# [Tasks to perform]
(a) According to the excerpt below, what was the name of the Baltimore-area event the writer attended?
(b) Please report every line of the listing below that contains the word "this".

# [Text excerpt]
-*-
Oct 16, 2016
I think it is amazing how life turns out. I say amazing and some of you might be thinking "Uh, no. Not the word I would use." Well, the Merriam-Webster Dictionary online defines amazing as "causing great surprise or wonder," and I can't think of a better way to describe the changes in my life since becoming the parent of a man who is transgender.
Take last weekend for example. I was invited to a Baltimore-area event called "Black Trans Men's Advocacy Summit." On the surface, this is not amazing. But I am not black, nor am I a man, nor am I transgender. So it amazed ME (and probably some of the other participants) that I attended this extremely wonderful event! Outside my comfort zone. In Baltimore (where I hate to drive). It was raining outside.
In my many years on planet Earth, this was not in my life plan. It was an amazing addition.
I met wonderful people. I have no idea who was transgender and who was not, and it didn't matter. Some folks identified themselves, and we all identified our preferred pronouns on our nametags. For purposes of confidentiality, you had to add a green sticker if it was "okay" for the group to use your photo on their webpage.
-*-
# [Supplied material]
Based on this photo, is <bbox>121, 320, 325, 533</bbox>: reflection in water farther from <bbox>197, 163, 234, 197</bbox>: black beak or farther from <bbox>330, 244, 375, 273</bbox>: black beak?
-*-
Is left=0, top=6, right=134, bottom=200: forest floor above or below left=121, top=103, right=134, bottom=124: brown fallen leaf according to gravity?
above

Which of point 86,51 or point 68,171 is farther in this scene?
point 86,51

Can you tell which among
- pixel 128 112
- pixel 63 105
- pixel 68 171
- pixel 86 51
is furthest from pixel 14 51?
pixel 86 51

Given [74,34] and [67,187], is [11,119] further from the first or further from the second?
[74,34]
-*-
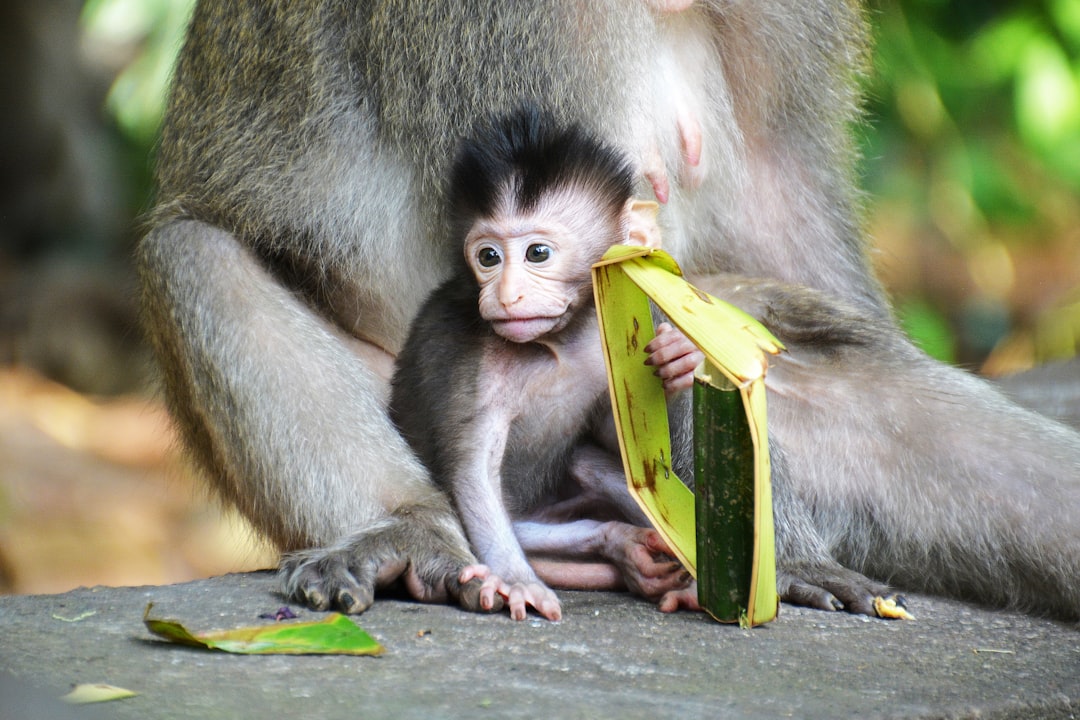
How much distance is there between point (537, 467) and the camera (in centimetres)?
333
-*-
# [Worked solutions]
(a) "Black Trans Men's Advocacy Summit"

(b)
Based on this photo, is <bbox>121, 320, 325, 533</bbox>: reflection in water farther from <bbox>197, 163, 234, 197</bbox>: black beak or farther from <bbox>330, 244, 375, 273</bbox>: black beak?
Which of point 86,51 or point 68,171 is farther in this scene?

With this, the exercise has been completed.